▶ _GOAL_:
Please carry on the piece about William H. Gass from its last sentence, not the entries.

▶ _EXTRACT_:
::::::::

I suppose with this quote: “William H. Gass is not an easy man to grasp; and, like the man, his work is beautiful, formidable, and troubling all at once,” wrote Theodore G. Ammon in the introduction to Conversations with William H. Gass (2003). There is no shortage of opinions of and therefore quotes pertaining to him and his work, which, thankfully, is copious: fiction ranging from brief sketches to the epic novel The Tunnel; nonfiction in the form of essays, criticism, lectures, and reviews, much of which collected in ten volumes over more than forty years; plus translations, interviews, and the thousands of pages of letters, early drafts, publication proofs, teaching notes, and even his doctoral dissertation (archived at Washington University in St. Louis, where he spent the last 32 years of his professional life).

I like this quote from Ammon, though, to begin this paper because it’s in conjunction with the William H. Gass centenary. Born in Fargo, North Dakota, in 1924, Gass was a prolific author (despite the difficulty he always claimed to have in composing, and the slow pace by which much of his work—especially his fiction—emerged), toiling away with words almost until his death in 2017 at the age of 93. It seems to me that one of the goals of this year, 2024, and perhaps its chief goal, is to try to capture and honor the essence of Gass’s contributions to not just American literature but also to literature beyond the borders of the United States (Gass dedicated the last decade of his time at Washington University to founding and directing the International Writers Center). I’ll ape Ammon’s quote by saying that this Gass-focused goal is not an easy one to achieve.

I mean the title of this paper to be quite literal. I will devote a good deal of it to looking backward by outlining (if only superficially) Gass’s many interests and accomplishments over the decades; and I will end by looking forward, both in the short term (what else is happening this year as part of the Gass centenary) and the long term (where might scholarly energies be devoted over time). I apologize to anyone who is already quite familiar with Gass: the first part of this presentation may seem basic and unnecessary. However, I’m always a little ashamed to acknowledge that I was in my mid-forties when I first read Gass’s work, and I was not alone in my ignorance. For the past fifteen years I’ve devoted myself to what one of my students dubbed “preaching the Gass-pel,” and I have encountered many well-read scholars and devoted readers who have never heard of Gass, or who only have a passing familiarity with him and his work.

Looking backward.

Gass was always doing everything all at once. That is to say, he didn’t devote himself to a kind of writing for a certain period of his life; then to another kind for a time; then another and so on. Like so many of the writers that Gass admired—Henry James, Virginia Woolf, Samuel Beckett, Jorge Luis Borges—his interests were wide-ranging, and he was forever juggling multiple projects. For convenience, I’ll give an overview organized by kind of writing. His varying interests are illustrated by the journal that was the first to publish his fiction. Accent: A Quarterly of New Literature (published by University of Illinois, Urbana), included the short story “Mrs. Mean” and the opening section of what would become his debut novel, “The Triumph of Israbestis Tott.” In the same issue, Accent also brought out “The High Brutality of Good Intentions,” an essay on Henry James.

::::::::

[Data excerpts]

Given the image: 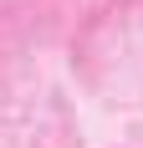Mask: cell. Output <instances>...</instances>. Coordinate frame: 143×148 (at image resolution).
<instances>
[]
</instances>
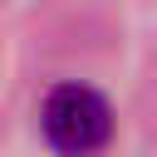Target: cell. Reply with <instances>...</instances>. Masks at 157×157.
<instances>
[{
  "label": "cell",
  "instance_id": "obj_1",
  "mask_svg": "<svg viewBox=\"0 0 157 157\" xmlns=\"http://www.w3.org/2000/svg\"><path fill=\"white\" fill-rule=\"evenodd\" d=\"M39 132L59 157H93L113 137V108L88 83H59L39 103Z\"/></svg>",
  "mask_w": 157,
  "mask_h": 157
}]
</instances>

::::::::

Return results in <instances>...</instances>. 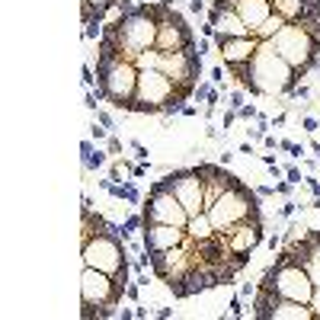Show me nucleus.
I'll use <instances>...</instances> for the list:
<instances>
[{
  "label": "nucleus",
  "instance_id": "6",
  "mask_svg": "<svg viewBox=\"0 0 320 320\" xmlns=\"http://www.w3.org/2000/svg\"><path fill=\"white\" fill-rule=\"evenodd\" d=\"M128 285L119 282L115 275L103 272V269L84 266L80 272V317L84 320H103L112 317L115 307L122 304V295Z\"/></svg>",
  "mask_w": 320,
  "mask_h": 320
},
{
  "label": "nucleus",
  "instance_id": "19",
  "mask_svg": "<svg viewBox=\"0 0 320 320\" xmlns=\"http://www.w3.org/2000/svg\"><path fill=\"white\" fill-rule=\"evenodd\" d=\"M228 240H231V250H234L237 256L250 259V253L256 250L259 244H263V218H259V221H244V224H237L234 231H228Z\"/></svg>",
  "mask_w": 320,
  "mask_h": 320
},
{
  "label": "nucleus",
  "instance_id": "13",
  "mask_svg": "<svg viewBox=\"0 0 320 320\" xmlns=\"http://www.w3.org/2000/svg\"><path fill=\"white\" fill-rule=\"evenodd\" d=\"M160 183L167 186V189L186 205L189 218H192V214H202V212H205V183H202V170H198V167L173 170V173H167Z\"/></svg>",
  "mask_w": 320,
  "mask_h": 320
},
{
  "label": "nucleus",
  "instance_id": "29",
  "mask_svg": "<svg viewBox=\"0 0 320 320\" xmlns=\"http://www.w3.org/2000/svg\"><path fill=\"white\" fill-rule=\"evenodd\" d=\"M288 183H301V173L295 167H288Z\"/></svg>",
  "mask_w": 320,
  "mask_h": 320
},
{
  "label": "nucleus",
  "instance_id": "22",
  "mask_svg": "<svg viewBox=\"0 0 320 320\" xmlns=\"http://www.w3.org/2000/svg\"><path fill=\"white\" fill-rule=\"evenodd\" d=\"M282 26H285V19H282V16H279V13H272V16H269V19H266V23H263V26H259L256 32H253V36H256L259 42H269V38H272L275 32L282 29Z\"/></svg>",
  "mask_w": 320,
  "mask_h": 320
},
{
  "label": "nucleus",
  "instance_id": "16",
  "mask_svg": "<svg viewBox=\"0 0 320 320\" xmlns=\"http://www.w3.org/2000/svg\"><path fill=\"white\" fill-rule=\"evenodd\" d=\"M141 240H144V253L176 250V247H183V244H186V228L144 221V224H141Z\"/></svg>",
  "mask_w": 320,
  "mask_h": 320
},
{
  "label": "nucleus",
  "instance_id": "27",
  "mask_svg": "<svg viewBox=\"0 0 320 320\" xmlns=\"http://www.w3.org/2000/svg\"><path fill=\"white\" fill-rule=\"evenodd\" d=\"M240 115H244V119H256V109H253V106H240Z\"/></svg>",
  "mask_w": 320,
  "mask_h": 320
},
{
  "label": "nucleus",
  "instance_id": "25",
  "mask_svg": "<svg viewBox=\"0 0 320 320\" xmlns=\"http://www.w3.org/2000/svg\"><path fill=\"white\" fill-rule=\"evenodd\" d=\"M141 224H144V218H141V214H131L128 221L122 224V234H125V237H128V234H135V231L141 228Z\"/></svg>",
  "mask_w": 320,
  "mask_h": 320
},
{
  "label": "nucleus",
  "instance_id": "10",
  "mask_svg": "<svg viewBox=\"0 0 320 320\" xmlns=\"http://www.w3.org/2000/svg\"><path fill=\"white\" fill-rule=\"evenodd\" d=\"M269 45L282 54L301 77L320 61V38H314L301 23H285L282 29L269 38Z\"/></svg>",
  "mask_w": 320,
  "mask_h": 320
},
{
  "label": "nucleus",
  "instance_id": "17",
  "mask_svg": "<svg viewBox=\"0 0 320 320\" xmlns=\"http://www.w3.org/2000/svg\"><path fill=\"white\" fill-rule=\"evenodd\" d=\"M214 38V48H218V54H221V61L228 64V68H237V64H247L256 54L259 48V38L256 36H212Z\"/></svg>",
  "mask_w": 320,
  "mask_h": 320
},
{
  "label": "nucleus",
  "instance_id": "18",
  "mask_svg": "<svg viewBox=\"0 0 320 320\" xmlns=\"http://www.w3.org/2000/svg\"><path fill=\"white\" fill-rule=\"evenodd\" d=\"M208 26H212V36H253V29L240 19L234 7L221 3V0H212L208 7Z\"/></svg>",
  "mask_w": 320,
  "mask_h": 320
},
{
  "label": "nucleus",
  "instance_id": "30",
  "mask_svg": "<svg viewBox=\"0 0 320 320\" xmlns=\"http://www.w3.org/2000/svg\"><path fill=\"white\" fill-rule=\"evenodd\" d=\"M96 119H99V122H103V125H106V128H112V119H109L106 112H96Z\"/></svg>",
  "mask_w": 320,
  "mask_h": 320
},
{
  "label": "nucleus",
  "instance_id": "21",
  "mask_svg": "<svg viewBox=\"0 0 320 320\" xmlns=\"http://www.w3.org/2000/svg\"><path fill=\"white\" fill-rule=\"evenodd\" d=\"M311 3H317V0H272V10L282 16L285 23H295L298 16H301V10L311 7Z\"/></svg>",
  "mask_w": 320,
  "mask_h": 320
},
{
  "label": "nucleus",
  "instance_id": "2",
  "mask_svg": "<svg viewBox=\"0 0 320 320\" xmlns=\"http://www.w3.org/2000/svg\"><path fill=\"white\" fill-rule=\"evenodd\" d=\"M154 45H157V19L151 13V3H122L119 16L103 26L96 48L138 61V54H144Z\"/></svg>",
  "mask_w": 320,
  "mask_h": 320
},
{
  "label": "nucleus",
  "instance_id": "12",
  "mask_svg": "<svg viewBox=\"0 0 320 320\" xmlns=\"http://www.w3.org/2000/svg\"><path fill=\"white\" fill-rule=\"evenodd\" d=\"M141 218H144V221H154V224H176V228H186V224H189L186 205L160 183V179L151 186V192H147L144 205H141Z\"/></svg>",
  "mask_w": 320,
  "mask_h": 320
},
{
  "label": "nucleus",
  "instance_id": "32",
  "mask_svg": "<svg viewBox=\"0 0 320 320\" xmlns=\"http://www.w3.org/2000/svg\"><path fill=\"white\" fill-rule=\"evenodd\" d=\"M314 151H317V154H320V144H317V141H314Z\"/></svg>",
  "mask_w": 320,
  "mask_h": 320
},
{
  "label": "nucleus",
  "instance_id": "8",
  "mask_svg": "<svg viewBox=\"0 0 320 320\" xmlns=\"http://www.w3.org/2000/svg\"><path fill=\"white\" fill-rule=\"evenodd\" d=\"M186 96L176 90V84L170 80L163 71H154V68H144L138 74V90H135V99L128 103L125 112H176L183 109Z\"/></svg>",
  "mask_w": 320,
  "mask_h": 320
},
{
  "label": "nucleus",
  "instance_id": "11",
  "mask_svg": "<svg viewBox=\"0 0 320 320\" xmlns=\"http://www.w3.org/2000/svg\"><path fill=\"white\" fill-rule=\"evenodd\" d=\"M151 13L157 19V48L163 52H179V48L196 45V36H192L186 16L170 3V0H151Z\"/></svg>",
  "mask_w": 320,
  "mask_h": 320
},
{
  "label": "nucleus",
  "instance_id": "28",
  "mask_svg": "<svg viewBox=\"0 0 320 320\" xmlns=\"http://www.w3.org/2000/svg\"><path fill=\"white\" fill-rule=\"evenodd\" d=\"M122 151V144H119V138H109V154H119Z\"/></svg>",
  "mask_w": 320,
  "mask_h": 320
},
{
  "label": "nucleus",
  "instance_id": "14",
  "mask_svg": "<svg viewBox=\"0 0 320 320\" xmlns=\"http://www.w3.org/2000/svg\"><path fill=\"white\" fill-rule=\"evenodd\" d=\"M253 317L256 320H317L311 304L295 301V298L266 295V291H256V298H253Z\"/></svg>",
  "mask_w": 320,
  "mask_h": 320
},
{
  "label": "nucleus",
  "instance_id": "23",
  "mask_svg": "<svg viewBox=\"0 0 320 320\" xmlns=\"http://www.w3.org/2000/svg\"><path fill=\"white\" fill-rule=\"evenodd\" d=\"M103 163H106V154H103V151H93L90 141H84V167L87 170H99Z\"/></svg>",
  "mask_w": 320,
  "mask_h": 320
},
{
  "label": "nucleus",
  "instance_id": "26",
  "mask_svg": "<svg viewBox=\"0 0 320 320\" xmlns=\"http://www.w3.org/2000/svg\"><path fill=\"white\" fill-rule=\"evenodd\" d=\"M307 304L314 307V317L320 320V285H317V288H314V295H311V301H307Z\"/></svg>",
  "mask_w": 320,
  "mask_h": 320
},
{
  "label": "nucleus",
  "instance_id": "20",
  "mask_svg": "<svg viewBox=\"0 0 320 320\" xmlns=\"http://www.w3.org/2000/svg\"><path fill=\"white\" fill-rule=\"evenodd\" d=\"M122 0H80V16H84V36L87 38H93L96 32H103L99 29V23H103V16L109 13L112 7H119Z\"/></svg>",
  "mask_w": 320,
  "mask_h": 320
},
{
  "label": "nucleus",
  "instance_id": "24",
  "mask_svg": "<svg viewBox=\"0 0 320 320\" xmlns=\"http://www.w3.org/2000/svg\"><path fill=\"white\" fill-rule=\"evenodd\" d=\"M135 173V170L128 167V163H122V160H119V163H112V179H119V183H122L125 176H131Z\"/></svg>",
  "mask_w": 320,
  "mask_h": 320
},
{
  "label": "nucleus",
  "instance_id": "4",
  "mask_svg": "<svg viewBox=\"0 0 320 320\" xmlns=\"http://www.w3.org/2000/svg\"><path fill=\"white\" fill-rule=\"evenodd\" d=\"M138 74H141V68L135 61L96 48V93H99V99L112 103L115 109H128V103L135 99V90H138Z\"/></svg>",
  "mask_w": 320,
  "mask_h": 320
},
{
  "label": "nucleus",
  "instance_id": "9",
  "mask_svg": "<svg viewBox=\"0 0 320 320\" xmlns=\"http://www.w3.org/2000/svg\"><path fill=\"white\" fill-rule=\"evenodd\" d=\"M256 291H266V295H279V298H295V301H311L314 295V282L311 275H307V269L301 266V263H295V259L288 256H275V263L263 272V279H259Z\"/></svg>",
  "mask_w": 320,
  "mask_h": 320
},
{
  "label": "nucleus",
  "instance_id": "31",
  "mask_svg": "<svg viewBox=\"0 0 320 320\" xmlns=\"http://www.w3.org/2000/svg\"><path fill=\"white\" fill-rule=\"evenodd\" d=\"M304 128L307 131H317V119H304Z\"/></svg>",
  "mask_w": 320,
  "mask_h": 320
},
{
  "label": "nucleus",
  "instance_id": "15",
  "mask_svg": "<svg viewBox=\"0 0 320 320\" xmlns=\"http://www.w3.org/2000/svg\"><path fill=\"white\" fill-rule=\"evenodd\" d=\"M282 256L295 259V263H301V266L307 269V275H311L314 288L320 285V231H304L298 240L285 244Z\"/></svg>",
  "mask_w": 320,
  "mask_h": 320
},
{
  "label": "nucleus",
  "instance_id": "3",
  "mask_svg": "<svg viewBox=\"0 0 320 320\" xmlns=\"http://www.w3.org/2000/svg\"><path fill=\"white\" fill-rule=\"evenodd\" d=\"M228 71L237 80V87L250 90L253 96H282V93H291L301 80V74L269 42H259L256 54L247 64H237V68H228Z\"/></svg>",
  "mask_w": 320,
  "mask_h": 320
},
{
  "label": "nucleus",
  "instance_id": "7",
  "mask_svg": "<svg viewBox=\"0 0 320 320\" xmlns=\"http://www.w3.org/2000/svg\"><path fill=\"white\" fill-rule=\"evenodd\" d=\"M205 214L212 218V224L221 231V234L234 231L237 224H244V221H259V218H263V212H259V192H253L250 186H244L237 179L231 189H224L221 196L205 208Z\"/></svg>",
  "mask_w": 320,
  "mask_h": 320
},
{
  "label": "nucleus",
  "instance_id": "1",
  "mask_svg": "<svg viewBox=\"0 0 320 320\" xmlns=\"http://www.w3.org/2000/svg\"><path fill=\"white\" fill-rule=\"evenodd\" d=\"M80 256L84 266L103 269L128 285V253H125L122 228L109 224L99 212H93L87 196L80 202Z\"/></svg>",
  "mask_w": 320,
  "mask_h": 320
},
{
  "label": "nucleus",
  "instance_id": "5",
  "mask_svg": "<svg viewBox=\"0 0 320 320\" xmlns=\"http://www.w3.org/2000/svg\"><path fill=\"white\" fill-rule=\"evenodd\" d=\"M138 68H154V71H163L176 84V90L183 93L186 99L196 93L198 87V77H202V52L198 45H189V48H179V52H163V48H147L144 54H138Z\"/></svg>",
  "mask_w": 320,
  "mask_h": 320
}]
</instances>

::::::::

▶ _RESPONSE FOR THIS EXERCISE_:
“Mrs. Mean” (Accent, winter 1958, later collected in In the Heart of the Heart of the Country) was reprinted in Best American Short Stories (1959), which may have begun the process of having Gass’s fiction read by a broader national audience. The 1961 edition of Best American Short Stories included Gass’s “The Love and Death of Henry Pimber” (Accent, spring 1960); and the 1962 edition included “The Pedersen Kid” (MSS [Mt. Shasta Selections], no. 1, 1961). Throughout this period, Gass was regularly publishing short fiction, scholarly essays, and book reviews in academic journals. However, it was the publication of his debut novel, Omensetter’s Luck, in 1966 (New American Library) that really put his name on the national literary map. The novel won high praise from a host of reviewers. The fact that it was published by New American Library was significant because it brought Gass to the attention of Theodore Solotaroff, editor of New American Review literary journal, which was published by New American Library and was launched in 1967. Gass’s “In the Heart of the Heart of the Country” was in the inaugural issue—the first of four appearances in the journal.

As you may know, New American Review was published as a mass market paperback, and distributed nationally via bookstores and newsstands, but also drug stores, supermarkets, and other places where literary journals were not commonly available. In the beginning (when Gass’s work was included), 100,000 copies of each issue were printed, and there were three issues annually. Gass’s work, both fiction and nonfiction, was appearing alongside writers and poets like Grace Paley, Philip Roth, Anne Sexton, Russell Banks, Jorge Luis Borges, Marvin Bell and Louise Gluck.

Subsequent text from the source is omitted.